Given instruction A =
Answer these questions using the passage on Tasawwuf, giving each answer on its own line with its matching mark:
(i) What two things never changed in the history of Tasawwuf?
(ii) Whose statement expresses the close connection between Shari'a and Tasawwuf, and which school did he found?
(iii) Which Qur'an verse is cited for the words "There is nothing whatsoever like unto Him"?
Given instruction B =
In the records, copy every line from the one containing "From the view shown, which of" through the end of the records, with both ends included.

Excerpted passage =
◇ ◇ ◇ ◇ ◇
These verses indicate the teaching and transformative role of those who convey the Islamic revelation to Muslims, and the choice of the word ittiba' in the second verse, which is more general, implies both keeping the company of and following the example of a teacher. This is why in the history of Tasawwuf, we find that though there were many methods and schools of thought, these two things never changed: keeping the company of a teacher, and following his example in exactly the same way that the Sahaba were uplifted and purified by keeping the company of the Prophet (Allah bless him and give him peace) and following his example.



And this is why the discipline of Tasawwuf has been preserved and transmitted by Tariqas or groups of students under a particular master. First, because this was the sunna of the Prophet (Allah bless him and give him peace) in his purifying function described by the Koran. Secondly, Islamic knowledge has never been transmitted by writings alone, but rather from 'ulama to students. Thirdly, the nature of the knowledge in question is of hal or 'state of being,' not just knowing, and hence requires it be taken from a succession of living masters back to the Prophet (Allah bless him and give him peace), for the sheer range and number of the states of heart required by the revelation effectively make imitation of the personal example of a teacher the only effective means of transmission.



Imaan

So far we have spoken about Tasawwuf in respect to Islam, as a Shari'a science necessary to fully realize the Sacred Law in one's life, to attain the states of the heart demanded by the Qur'an and hadith. This close connection between Shari'a and Tasawwuf is expressed by the statement of Imam Malik, founder of the Maliki school, that "he who practices Tasawwuf without learning Sacred Law corrupts his faith, while he who learns Sacred Law without practicing Tasawwuf corrupts himself. Only he who combines the two proves true." This is why Tasawwuf was taught as part of the traditional curriculum in madrasas across the Muslim world from Malaysia to Morocco, why many of the greatest Shari'a scholars of this Umma have been Sufis, and why until the end of the Islamic caliphate at the beginning of this century and the subsequent Western control and cultural dominance of Muslim lands, there were teachers of Tasawwuf in Islamic institutions of higher learning from Lucknow to Istanbul to Cairo.


But there is a second aspect of Tasawwuf that we have not yet talked about; namely, its relation to Iman or 'True Faith,' the second pillar of the Islamic religion, which in the context of the Islamic sciences consists of 'Aqida or 'orthodox belief.'


All Muslims believe in Allah, and that He is transcendently beyond anything conceivable to the minds of men, for the human intellect is imprisoned within its own sense impressions and the categories of thought derived from them, such as number, directionality, spatial extention, place, time, and so forth. Allah is beyond all of that; in His own words,


"There is nothing whatsoever like unto Him" (Qur'an 42:11)
◇ ◇ ◇ ◇ ◇
Given data =
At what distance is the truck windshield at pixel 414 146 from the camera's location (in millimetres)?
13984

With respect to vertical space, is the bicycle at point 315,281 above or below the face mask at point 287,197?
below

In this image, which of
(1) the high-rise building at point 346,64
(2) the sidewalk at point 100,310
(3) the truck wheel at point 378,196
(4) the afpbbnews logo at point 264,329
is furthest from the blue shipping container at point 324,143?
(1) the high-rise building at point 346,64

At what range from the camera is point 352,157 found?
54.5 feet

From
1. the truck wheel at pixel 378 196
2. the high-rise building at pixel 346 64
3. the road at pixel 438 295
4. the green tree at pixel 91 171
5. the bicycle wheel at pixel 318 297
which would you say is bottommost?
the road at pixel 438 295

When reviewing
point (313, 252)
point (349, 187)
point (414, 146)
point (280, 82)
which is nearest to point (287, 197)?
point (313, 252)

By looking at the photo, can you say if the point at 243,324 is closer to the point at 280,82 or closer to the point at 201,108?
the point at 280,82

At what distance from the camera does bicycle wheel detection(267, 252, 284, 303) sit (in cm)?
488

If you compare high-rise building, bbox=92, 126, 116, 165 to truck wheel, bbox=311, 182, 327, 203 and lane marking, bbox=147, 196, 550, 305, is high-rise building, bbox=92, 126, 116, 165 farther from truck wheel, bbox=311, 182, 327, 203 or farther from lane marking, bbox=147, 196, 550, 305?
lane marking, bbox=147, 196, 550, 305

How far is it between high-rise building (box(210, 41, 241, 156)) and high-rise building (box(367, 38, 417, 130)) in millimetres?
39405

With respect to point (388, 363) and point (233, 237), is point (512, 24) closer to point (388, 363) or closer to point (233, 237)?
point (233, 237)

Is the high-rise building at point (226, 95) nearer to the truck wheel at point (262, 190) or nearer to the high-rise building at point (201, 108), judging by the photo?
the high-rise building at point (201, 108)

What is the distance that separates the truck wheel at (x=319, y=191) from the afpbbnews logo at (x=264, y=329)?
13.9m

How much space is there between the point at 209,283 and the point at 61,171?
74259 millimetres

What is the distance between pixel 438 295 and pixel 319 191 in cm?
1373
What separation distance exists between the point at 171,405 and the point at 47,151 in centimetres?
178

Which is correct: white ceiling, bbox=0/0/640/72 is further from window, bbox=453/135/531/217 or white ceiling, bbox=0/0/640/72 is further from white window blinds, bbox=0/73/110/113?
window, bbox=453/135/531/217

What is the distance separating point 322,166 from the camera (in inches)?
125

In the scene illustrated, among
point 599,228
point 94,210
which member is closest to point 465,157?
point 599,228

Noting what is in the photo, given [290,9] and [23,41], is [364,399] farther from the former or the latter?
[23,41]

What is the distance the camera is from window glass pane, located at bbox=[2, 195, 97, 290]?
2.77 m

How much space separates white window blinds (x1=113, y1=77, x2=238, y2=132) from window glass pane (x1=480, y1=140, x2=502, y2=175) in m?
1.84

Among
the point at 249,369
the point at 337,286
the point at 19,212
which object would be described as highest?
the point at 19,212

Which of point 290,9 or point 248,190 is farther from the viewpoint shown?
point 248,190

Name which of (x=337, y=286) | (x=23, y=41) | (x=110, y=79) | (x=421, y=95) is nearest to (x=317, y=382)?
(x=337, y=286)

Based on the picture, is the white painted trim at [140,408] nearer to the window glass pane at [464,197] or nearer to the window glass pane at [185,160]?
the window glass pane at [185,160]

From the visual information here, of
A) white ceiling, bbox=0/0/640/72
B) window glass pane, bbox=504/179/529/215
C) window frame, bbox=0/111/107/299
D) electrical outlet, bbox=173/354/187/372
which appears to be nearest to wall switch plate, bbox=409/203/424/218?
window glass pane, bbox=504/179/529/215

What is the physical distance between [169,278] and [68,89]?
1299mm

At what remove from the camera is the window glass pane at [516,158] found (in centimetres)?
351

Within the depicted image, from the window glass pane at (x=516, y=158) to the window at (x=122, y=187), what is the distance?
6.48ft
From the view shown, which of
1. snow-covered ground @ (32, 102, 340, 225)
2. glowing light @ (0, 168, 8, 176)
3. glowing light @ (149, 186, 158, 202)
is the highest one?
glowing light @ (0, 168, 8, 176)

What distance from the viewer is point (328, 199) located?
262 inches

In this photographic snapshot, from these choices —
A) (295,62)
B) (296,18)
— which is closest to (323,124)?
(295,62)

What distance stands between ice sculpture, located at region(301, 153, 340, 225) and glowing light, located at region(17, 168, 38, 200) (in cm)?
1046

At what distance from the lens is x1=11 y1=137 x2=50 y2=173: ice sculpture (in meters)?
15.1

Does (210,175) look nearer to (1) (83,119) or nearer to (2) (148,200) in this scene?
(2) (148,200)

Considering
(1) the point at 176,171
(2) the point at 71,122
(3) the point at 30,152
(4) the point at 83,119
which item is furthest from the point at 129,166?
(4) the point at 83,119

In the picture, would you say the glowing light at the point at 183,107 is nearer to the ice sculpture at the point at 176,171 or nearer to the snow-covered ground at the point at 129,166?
◇ ◇ ◇ ◇ ◇
Output A =
(i) Keeping the company of a teacher, and following his example.
(ii) Imam Malik, founder of the Maliki school.
(iii) Qur'an 42:11.

Output B =
From the view shown, which of
1. snow-covered ground @ (32, 102, 340, 225)
2. glowing light @ (0, 168, 8, 176)
3. glowing light @ (149, 186, 158, 202)
is the highest one?
glowing light @ (0, 168, 8, 176)

What distance from the viewer is point (328, 199) located?
262 inches

In this photographic snapshot, from these choices —
A) (295,62)
B) (296,18)
— which is closest to (323,124)?
(295,62)

What distance stands between ice sculpture, located at region(301, 153, 340, 225) and glowing light, located at region(17, 168, 38, 200) (in cm)?
1046

At what distance from the lens is x1=11 y1=137 x2=50 y2=173: ice sculpture (in meters)?
15.1

Does (210,175) look nearer to (1) (83,119) or nearer to (2) (148,200) in this scene?
(2) (148,200)

Considering
(1) the point at 176,171
(2) the point at 71,122
(3) the point at 30,152
(4) the point at 83,119
which item is furthest from the point at 129,166?
(4) the point at 83,119

In the picture, would you say the glowing light at the point at 183,107 is nearer to the ice sculpture at the point at 176,171 or nearer to the snow-covered ground at the point at 129,166?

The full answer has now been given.